- _WORK TO BE COMPLETED_: All records shown below should be given again, character for character.

- _EXCERPTED DATA_:
[Start of section]
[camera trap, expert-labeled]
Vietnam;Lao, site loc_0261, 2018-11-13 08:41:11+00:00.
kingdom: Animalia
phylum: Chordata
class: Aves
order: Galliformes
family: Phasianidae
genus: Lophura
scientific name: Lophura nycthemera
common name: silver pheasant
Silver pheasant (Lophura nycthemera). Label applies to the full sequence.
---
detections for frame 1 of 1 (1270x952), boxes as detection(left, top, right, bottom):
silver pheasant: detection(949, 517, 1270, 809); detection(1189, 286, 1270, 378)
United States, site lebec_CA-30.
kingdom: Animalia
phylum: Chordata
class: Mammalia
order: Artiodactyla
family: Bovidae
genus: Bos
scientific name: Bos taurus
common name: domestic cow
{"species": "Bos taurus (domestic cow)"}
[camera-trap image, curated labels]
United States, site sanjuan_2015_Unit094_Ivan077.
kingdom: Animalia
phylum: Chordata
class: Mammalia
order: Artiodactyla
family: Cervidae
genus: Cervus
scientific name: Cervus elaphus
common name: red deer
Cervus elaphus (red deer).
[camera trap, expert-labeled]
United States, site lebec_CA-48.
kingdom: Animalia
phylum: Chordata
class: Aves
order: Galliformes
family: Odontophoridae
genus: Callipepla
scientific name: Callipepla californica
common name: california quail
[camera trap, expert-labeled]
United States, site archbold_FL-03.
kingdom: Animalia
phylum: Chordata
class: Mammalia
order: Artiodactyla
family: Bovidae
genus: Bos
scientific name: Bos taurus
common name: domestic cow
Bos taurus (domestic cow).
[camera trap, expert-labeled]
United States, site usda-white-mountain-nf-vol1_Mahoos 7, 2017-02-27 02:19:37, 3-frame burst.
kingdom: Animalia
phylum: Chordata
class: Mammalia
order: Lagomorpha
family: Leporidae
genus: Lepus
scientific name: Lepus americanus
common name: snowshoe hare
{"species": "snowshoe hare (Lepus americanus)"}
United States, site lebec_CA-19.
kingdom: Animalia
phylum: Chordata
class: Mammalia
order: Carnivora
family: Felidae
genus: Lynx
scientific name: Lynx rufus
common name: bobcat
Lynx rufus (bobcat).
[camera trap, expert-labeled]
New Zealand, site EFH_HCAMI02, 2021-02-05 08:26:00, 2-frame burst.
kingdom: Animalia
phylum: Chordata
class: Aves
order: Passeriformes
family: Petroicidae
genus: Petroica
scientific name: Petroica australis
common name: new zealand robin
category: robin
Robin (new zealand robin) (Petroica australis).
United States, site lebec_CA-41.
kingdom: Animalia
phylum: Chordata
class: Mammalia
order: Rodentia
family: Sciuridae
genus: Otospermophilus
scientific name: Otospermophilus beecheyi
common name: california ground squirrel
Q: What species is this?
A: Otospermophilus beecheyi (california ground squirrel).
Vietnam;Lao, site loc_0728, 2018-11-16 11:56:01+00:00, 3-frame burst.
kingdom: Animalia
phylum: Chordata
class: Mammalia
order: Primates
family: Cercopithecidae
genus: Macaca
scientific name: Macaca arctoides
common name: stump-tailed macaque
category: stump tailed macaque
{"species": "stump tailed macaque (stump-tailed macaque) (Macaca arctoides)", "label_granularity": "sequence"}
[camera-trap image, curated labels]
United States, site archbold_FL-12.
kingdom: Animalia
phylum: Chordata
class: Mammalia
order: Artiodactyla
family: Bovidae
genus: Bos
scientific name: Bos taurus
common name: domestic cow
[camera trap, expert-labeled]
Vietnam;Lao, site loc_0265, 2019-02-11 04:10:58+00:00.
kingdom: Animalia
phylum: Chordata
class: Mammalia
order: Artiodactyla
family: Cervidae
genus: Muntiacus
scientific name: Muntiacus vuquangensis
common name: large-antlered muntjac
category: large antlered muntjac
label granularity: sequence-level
[End of section]
- _SOLUTION_:
[camera trap, expert-labeled]
Vietnam;Lao, site loc_0261, 2018-11-13 08:41:11+00:00.
kingdom: Animalia
phylum: Chordata
class: Aves
order: Galliformes
family: Phasianidae
genus: Lophura
scientific name: Lophura nycthemera
common name: silver pheasant
Silver pheasant (Lophura nycthemera). Label applies to the full sequence.
---
detections for frame 1 of 1 (1270x952), boxes as detection(left, top, right, bottom):
silver pheasant: detection(949, 517, 1270, 809); detection(1189, 286, 1270, 378)
United States, site lebec_CA-30.
kingdom: Animalia
phylum: Chordata
class: Mammalia
order: Artiodactyla
family: Bovidae
genus: Bos
scientific name: Bos taurus
common name: domestic cow
{"species": "Bos taurus (domestic cow)"}
[camera-trap image, curated labels]
United States, site sanjuan_2015_Unit094_Ivan077.
kingdom: Animalia
phylum: Chordata
class: Mammalia
order: Artiodactyla
family: Cervidae
genus: Cervus
scientific name: Cervus elaphus
common name: red deer
Cervus elaphus (red deer).
[camera trap, expert-labeled]
United States, site lebec_CA-48.
kingdom: Animalia
phylum: Chordata
class: Aves
order: Galliformes
family: Odontophoridae
genus: Callipepla
scientific name: Callipepla californica
common name: california quail
[camera trap, expert-labeled]
United States, site archbold_FL-03.
kingdom: Animalia
phylum: Chordata
class: Mammalia
order: Artiodactyla
family: Bovidae
genus: Bos
scientific name: Bos taurus
common name: domestic cow
Bos taurus (domestic cow).
[camera trap, expert-labeled]
United States, site usda-white-mountain-nf-vol1_Mahoos 7, 2017-02-27 02:19:37, 3-frame burst.
kingdom: Animalia
phylum: Chordata
class: Mammalia
order: Lagomorpha
family: Leporidae
genus: Lepus
scientific name: Lepus americanus
common name: snowshoe hare
{"species": "snowshoe hare (Lepus americanus)"}
United States, site lebec_CA-19.
kingdom: Animalia
phylum: Chordata
class: Mammalia
order: Carnivora
family: Felidae
genus: Lynx
scientific name: Lynx rufus
common name: bobcat
Lynx rufus (bobcat).
[camera trap, expert-labeled]
New Zealand, site EFH_HCAMI02, 2021-02-05 08:26:00, 2-frame burst.
kingdom: Animalia
phylum: Chordata
class: Aves
order: Passeriformes
family: Petroicidae
genus: Petroica
scientific name: Petroica australis
common name: new zealand robin
category: robin
Robin (new zealand robin) (Petroica australis).
United States, site lebec_CA-41.
kingdom: Animalia
phylum: Chordata
class: Mammalia
order: Rodentia
family: Sciuridae
genus: Otospermophilus
scientific name: Otospermophilus beecheyi
common name: california ground squirrel
Q: What species is this?
A: Otospermophilus beecheyi (california ground squirrel).
Vietnam;Lao, site loc_0728, 2018-11-16 11:56:01+00:00, 3-frame burst.
kingdom: Animalia
phylum: Chordata
class: Mammalia
order: Primates
family: Cercopithecidae
genus: Macaca
scientific name: Macaca arctoides
common name: stump-tailed macaque
category: stump tailed macaque
{"species": "stump tailed macaque (stump-tailed macaque) (Macaca arctoides)", "label_granularity": "sequence"}
[camera-trap image, curated labels]
United States, site archbold_FL-12.
kingdom: Animalia
phylum: Chordata
class: Mammalia
order: Artiodactyla
family: Bovidae
genus: Bos
scientific name: Bos taurus
common name: domestic cow
[camera trap, expert-labeled]
Vietnam;Lao, site loc_0265, 2019-02-11 04:10:58+00:00.
kingdom: Animalia
phylum: Chordata
class: Mammalia
order: Artiodactyla
family: Cervidae
genus: Muntiacus
scientific name: Muntiacus vuquangensis
common name: large-antlered muntjac
category: large antlered muntjac
label granularity: sequence-level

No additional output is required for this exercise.